Eclipse Community Forums: EMF » [CDO] Some thoughts on enhancements

Help

Home

Home » Modeling » EMF » [CDO] Some thoughts on enhancements

Show: Today's Messages :: Show Polls :: Message Navigator

[CDO] Some thoughts on enhancements [message #425311]

Sat, 22 November 2008 11:01

Stefan Winkler

Messages: 307
Registered: July 2009
Location: Germany

Senior Member

Hi,

during and around ESE a few ideas about CDO enhancements popped into my
mind.
I'm interested in feedback. How do you think of the following issues:

1. Serverless operation

I'm a user of CDO's large-model-handling capabilities. I like the way,
CDO materializes just those parts of a model in memory which are
currently needed and makes it possible that the rest is GC'd. I don't
use the multi-user/multi-client features. This is why I only have one
session and use the JVM connector.
However, I wondered, if it would be possible to eliminate the Net4j
layer completely in a way that the session is directly wired to a store.
This would decrease communication and memory overhead which is caused by
the cascaded revision caches (client- and server-side). So what do you
think?
Do the existing interfaces support connecting the session directly to
the internal-container-"server-side"-revision cache? If this would work,
maybe CDO would be an excellent back-end for the E4 platform, which is
more or less completely based on models if I understood that correctly
at ESE.

2. Query abstraction

I don't like two things in the current backend implementation:
a) Mapping Strategies pass around SQL where-parts as strings and
b) Queries are passed around as query-language specific strings.
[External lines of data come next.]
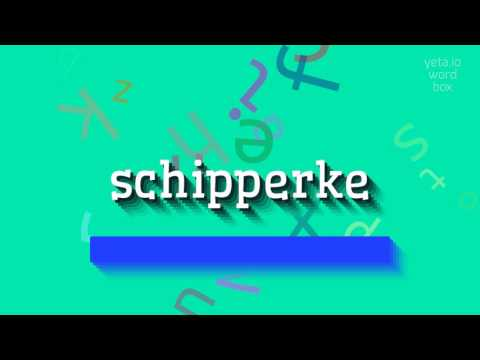 How to say 'schipperke'! (High Quality Voices)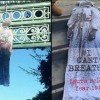 Effigies of Blacks Found Hanging by Nooses at UC Berkeley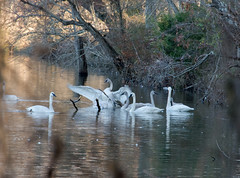 Trumpeter Swans (bitzy1957) Tags: nature water birds lakes swans arkansas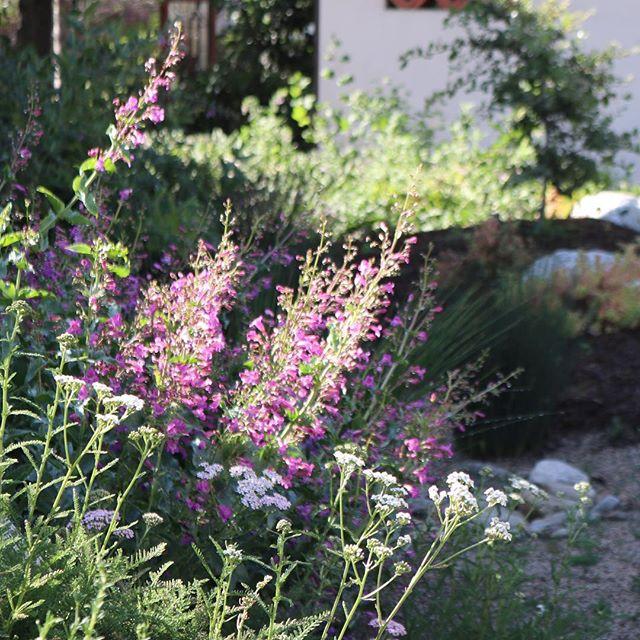 Calistoga yarrow with penstemon inflorescence. Winning combination. . . . . #Landscape #gardens #california #ca #claremont #claremont #glendora #pasadena #handcrafted #luxe #design #designer #landscape #architecture #californianative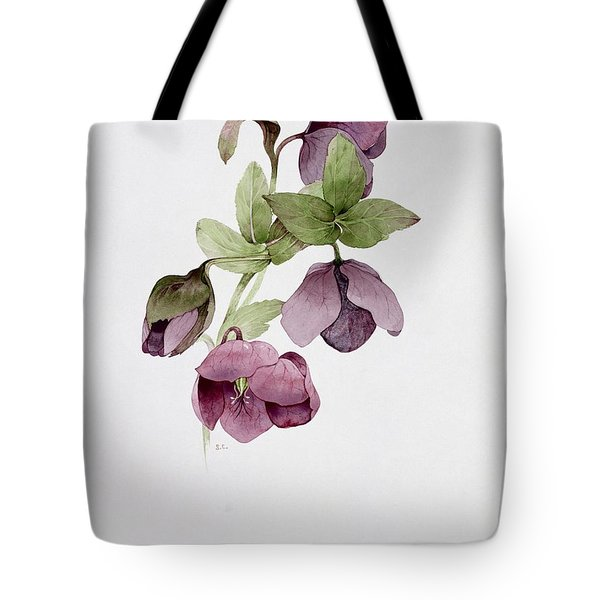 Helleborus Atrorubens Tote Bag by Sarah Creswell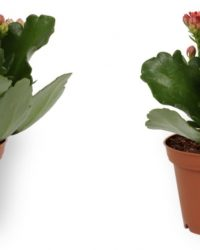 2x Kamerplant Kalanchoë Perfecta - met rode bloemen - ± 10cm hoog - 7cm diameter
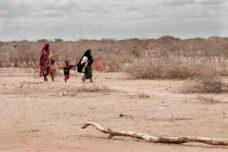 בצורת חריפה במזרח אפריקה מאיימת על חייהם של ילדים רבים באזור (צילום: Colin Crowley/Save the Children)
Both issues could be adressed by an abstracted query, which is an object
that centrally represents a query. Maybe this could be handled in the
way regular expressions are handled.
- The user creates a query in a supported query language
- The query abstraction layer compiles the query into the abstract
representation
- At the store backend, the query is translated to the store-native
representation

So instead of

Client -----{OCL}-----> Server ------{OCL}-------> Store [parses and
translates to e.g.SQL]----> DB/MEM/...

we would have

Client --{OCL}-> AbstractQuery(AQ) ---> Server ---{AQ}--> Store
[translates to e.g.SQL]---->DB/MEM/...

If this is implemented in an efficient way, also store-internal queries
(like the above-mentioned where-parts) could be replaced by AQ
representations.

3. More intelligent mapping of references in DBStore

Currently, MultiReferences are stored in (souce_id, version, index,
target_id) tuples.
If in 1000 iterations an object O is added a reference and committed as in
for(i in 0..999) { o.getRef().add(foo[i]); commit; }
this would result in 1+2+3+4+5+6+...+999 rows in total. This does not
scale well, as revisions with a large number of references do need much
longer to be written -- even if the reference list has not been changed.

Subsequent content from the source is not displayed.